I've been following Richtech Robotics (RR) closely, and the stock has shown some resilience lately, rebounding from near 52-week lows on positive news in AI robotics for hospitality. Shares are trading around $2.80 with a market cap near $630 million, reflecting heightened interest in service automation amid elevated trading volumes. While down year-to-date, RR has gained ground in recent weeks thanks to expansion announcements. Broader trends in the industrial machinery sector and AI enthusiasm are providing tailwinds, even as profitability remains a challenge with the focus on recurring revenue models. From what I see, upcoming events could help sustain this momentum.

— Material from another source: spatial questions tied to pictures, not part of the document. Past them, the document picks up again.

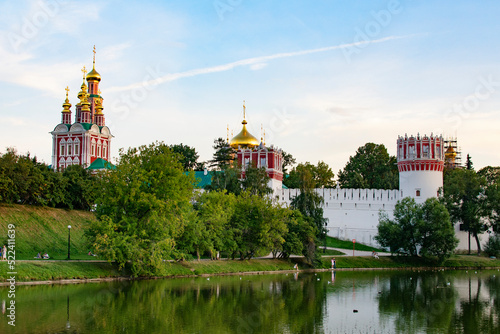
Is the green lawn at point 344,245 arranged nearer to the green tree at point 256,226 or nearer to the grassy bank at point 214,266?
the grassy bank at point 214,266

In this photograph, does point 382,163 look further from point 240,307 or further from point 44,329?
point 44,329

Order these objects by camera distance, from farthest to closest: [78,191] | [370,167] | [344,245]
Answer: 1. [370,167]
2. [344,245]
3. [78,191]

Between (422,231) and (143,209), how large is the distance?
71.3ft

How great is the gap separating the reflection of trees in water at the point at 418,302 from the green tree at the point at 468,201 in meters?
13.3

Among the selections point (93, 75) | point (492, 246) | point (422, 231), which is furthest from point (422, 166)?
point (93, 75)

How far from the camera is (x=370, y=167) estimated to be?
69875 millimetres

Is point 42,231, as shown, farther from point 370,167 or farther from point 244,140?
point 370,167

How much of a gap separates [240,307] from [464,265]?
2832 centimetres

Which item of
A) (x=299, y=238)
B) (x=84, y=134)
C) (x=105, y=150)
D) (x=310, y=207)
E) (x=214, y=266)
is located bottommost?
(x=214, y=266)

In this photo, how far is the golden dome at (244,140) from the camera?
65.8 meters

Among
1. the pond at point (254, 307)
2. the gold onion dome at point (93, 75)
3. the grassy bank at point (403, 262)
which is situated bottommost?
the grassy bank at point (403, 262)

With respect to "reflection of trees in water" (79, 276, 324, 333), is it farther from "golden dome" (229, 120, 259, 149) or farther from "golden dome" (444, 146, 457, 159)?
"golden dome" (444, 146, 457, 159)

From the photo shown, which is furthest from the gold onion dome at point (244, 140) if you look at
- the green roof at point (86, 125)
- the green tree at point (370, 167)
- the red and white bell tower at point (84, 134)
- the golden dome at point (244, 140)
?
the green roof at point (86, 125)

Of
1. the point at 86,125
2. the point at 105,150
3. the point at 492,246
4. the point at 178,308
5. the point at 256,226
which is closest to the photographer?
the point at 178,308
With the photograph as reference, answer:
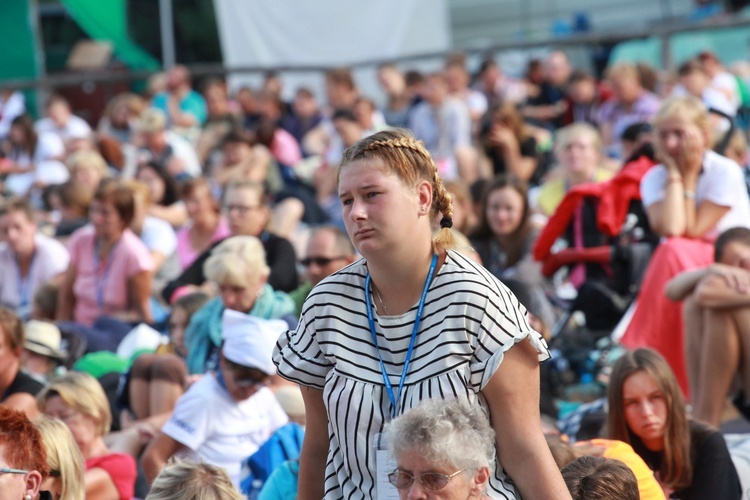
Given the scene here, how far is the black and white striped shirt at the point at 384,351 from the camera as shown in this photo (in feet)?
8.62

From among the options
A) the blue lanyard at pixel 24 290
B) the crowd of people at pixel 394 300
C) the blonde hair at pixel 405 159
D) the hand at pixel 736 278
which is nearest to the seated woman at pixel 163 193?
the crowd of people at pixel 394 300

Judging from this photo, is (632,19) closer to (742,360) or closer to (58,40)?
(58,40)

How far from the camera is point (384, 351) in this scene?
107 inches

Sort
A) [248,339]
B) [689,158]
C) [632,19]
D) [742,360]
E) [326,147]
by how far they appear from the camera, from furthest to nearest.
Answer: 1. [632,19]
2. [326,147]
3. [689,158]
4. [742,360]
5. [248,339]

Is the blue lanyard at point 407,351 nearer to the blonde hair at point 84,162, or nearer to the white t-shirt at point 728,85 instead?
the blonde hair at point 84,162

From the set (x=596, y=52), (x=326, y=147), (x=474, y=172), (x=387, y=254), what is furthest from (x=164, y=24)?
(x=387, y=254)

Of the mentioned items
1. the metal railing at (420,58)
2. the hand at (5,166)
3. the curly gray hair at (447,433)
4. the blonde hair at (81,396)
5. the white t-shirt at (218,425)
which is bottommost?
the white t-shirt at (218,425)

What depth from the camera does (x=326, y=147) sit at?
12.4m

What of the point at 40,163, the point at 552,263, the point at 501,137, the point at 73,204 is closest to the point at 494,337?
the point at 552,263

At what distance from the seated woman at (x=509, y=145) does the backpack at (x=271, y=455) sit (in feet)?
17.7

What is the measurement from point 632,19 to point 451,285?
722 inches

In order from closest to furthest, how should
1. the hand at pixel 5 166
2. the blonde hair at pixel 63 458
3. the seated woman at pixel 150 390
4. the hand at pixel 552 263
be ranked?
the blonde hair at pixel 63 458 → the seated woman at pixel 150 390 → the hand at pixel 552 263 → the hand at pixel 5 166

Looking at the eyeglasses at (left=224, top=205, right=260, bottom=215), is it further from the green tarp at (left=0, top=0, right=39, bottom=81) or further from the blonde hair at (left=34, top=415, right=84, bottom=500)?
the green tarp at (left=0, top=0, right=39, bottom=81)

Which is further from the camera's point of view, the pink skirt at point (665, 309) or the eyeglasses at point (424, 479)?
the pink skirt at point (665, 309)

Richtech Robotics (RR), which develops AI-powered service robots for hospitality, healthcare, and retail, has seen its stock recover in recent weeks after a series of strategic moves. In my view, the high-visibility product demos and partnerships are key signs of commercial traction.
On May 7, the company announced it will showcase its AI-powered ADAM robot in a live noodle-making demo at the National Restaurant Association Show in Chicago (Booth #3885), highlighting food preparation automation. This came right after a May 6 joint showcase with SoundHound AI for a voice-enabled robotic beverage experience at the same event, showing integrated AI for customer interactions. These previews created real buzz and contributed to intraday gains as interest in AI robotics builds.
Earlier, on May 5, Richtech was named “Rookie of the Year” by the Vegas Golden Knights following its first partnership season, validating robot use in sports venues for tasks like bussing and serving. This recognition has helped shift sentiment positively.
International momentum picked up with an April 8 distribution deal with Netherlands-based NewConsultancy B.V., enabling sales, deployment, and service of AI robots across the EU/Schengen region. Building on success at ProWein 2025, this news triggered an 8.85% single-day surge, offsetting earlier pressures.
Availability in the Microsoft Marketplace in late April expanded its reach further, though shares had faced headwinds earlier from scrutiny over Microsoft ties—linked to a securities class action alleging misrepresentation—that caused over 30% declines through March. The April 3 lawsuit deadline passed without significant issues.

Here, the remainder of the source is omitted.